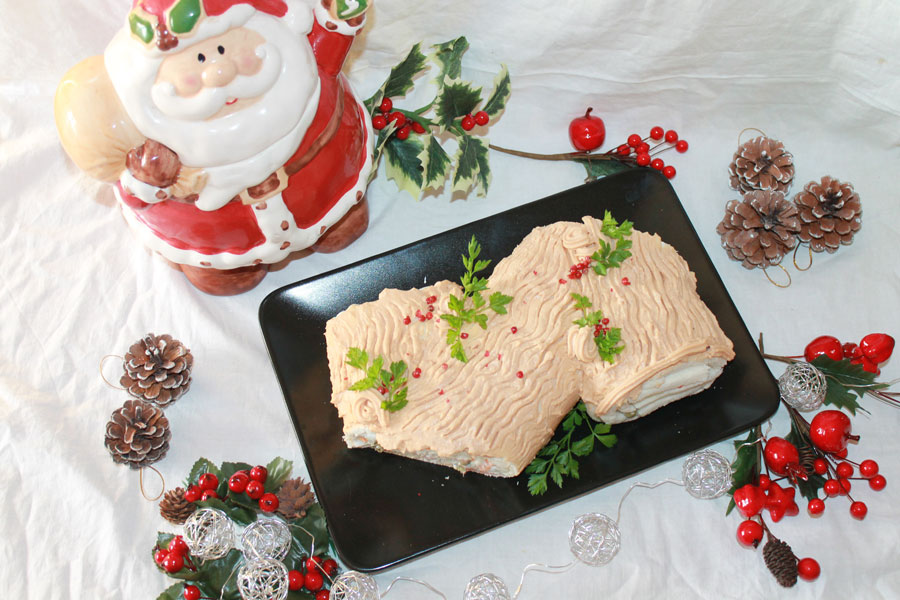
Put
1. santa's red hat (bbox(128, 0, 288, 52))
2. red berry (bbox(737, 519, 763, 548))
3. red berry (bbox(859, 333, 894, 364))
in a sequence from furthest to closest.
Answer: red berry (bbox(859, 333, 894, 364)) → red berry (bbox(737, 519, 763, 548)) → santa's red hat (bbox(128, 0, 288, 52))

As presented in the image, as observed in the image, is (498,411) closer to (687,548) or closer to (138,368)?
(687,548)

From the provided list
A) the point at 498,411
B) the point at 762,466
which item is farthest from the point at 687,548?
the point at 498,411

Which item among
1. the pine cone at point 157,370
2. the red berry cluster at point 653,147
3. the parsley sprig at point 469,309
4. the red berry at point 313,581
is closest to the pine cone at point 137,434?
the pine cone at point 157,370

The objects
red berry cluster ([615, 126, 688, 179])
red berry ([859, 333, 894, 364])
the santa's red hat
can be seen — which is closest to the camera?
the santa's red hat

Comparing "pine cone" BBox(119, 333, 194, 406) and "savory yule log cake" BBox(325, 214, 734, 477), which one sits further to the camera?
"pine cone" BBox(119, 333, 194, 406)

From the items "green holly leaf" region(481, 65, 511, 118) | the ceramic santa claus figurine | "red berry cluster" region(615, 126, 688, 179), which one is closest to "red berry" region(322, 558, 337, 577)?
the ceramic santa claus figurine

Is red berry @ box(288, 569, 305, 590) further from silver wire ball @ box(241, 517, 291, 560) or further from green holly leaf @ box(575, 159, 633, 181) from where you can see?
green holly leaf @ box(575, 159, 633, 181)

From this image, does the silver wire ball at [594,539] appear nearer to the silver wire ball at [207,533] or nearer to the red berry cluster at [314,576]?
the red berry cluster at [314,576]
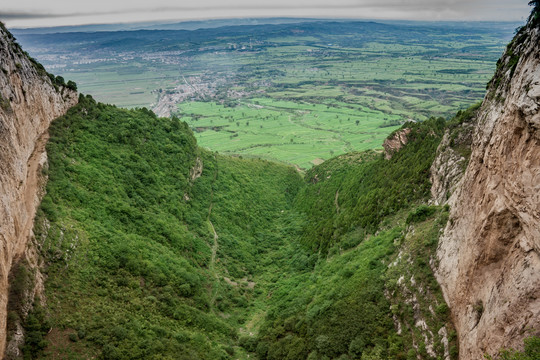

▶ **GOAL**: Transcribe every line of the records from the one containing "further to the camera?" through the end of the records, both included. Leave the pictures out of your answer.

▶ **EXPECTED OUTPUT**:
Comparing "pine cone" BBox(119, 333, 194, 406) and "savory yule log cake" BBox(325, 214, 734, 477), which one sits further to the camera?
"pine cone" BBox(119, 333, 194, 406)

From the items "green holly leaf" region(481, 65, 511, 118) | the ceramic santa claus figurine | "red berry cluster" region(615, 126, 688, 179), which one is closest to "red berry" region(322, 558, 337, 577)?
the ceramic santa claus figurine

Is red berry @ box(288, 569, 305, 590) further from silver wire ball @ box(241, 517, 291, 560) or further from green holly leaf @ box(575, 159, 633, 181) from where you can see?
green holly leaf @ box(575, 159, 633, 181)

From this image, does the silver wire ball at [594,539] appear nearer to the silver wire ball at [207,533] or nearer to the red berry cluster at [314,576]?
the red berry cluster at [314,576]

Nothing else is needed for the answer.